TASKS TO CARRY OUT —
1. Repeat the portion of the review discussion from "Thank you very" up to and including "(USe1, aKR2, CY6H)", word for word.
2. Proceed with the review discussion of the generative AI pricing paper, starting right after its final sentence.

STUDY TEXT —
···

Thank you for the detailed response. The responses increased my opinion of the paper both by adding new results and being simple enough that it increases my opinion of the original contributions. I am increasing my overall score from 6 to 8 and contribution score from 3 to 4.

评论- Thanks

2024-08-14

Thank you very much for the improved score and opinion on our paper. Thanks also for your valuable feedback and comments on this work.

作者回复

2024-08-05

We thank all the reviewers for their positive comments:

Originality, novelty, and timeliness of our study (USe1, U4W8, 6DrW, CY6H)
Broad applicability of our model & insightful analysis/guidelines/conclusions drawn (USe1, U4W8, aKR2, CY6H)
Clarity of our written presentation (USe1, aKR2, CY6H)

Our work is motivated by the recent trends in generative AI (i.e., LLMs/Multimodal LLMs) where ChatGPT enjoyed a first-mover position. The prompt-based interaction combined with diverse set of applications make pricing these ML models different from others. We are not trying to prescribe exact prices, but instead we are studying the interaction between the performance vs price of these models when given competing alternative models.

Our general formulation allows us to derive high-level insights on the generative AI market. Our key insight is the observation that if model performance over different tasks fails to satisfy a relative ratio requirement (i.e., $\kappa_2 / \kappa_1$ is large), then the company's revenue can always be limited by a competing alternative.

···

INFORMATION —
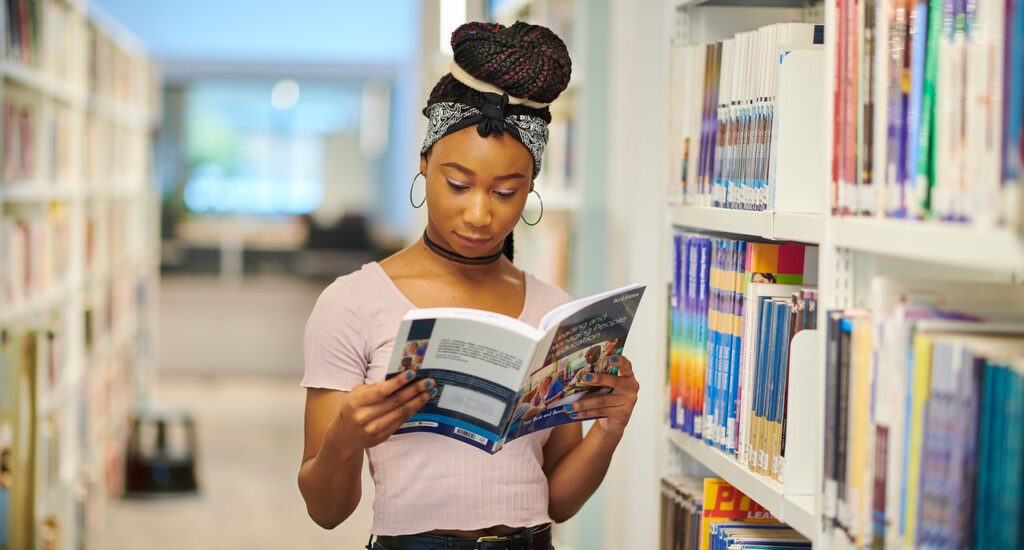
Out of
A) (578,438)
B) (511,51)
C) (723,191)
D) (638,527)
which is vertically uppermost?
(511,51)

···

ANSWERS BELOW —
1.
Thank you very much for the improved score and opinion on our paper. Thanks also for your valuable feedback and comments on this work.

作者回复

2024-08-05

We thank all the reviewers for their positive comments:

Originality, novelty, and timeliness of our study (USe1, U4W8, 6DrW, CY6H)
Broad applicability of our model & insightful analysis/guidelines/conclusions drawn (USe1, U4W8, aKR2, CY6H)
Clarity of our written presentation (USe1, aKR2, CY6H)

2.
We received questions mainly on several extensions of our model. With minor change of variables, most extensions can be easily accommodated while preserving all our conclusions. We summarize these extensions below and will include them in revision:

If users stop after a number of rounds or if prompts are non-i.i.d. (USe1-Q1, 6DrW-Q1, aKR2-Q4): We can use any arbitrary distribution on the number of prompting rounds $n(V)$ . In general, Eqn 1 becomes $p E[n(V_t)] \leq q E[n(W_t)]$ and the pricing problem (Eqn 2) changes to reflect this. If we re-define the competitive ratio to $\kappa_t := \frac{E[n(W_t)]}{E[n(V_t)]}$ , then we can recover all our results.
Different prompt lengths and pricing per-token (USe1-Q2, aKR2-W2): For task $t$ , the price per-prompt becomes $p_t := p_0 \theta_t$ where $p_0$ is the price per-token and $\theta_t$ is the average prompt length (respectively $q_t := q_0 \phi_t$ for the competitor). Here, Eqn 1 becomes $\theta_t \frac{p_0}{V_t} \leq \phi_t \frac{q_0}{W_t}$ and the competitive ratio becomes $\kappa_t := \frac{\phi_t V_t}{\theta_t W_t}$ . We can recover all our results.
If there are more than 2 companies (U4W8-Q1, 6DrW-Q5, aKR2-Q3): If there are three models $(p, V_t), (q, W_t), (r, X_t)$ , then users will prefer the first model if $p/V_t \leq \max(q/W_t , r/X_t)$ . We can update the pricing problem (Eqn 2) and still solve the latecomer's pricing problem (Theorem 1 & Theorem 3) by re-defining $\kappa_t := V_t / \max(W_t, X_t)$ .

最终决定Accept (poster)

2024-09-25

The paper studies the problem of pricing generative AI technologies. Their setting assumes different tasks and two firms that sequentially price their tasks based on their performance to maximize their profit.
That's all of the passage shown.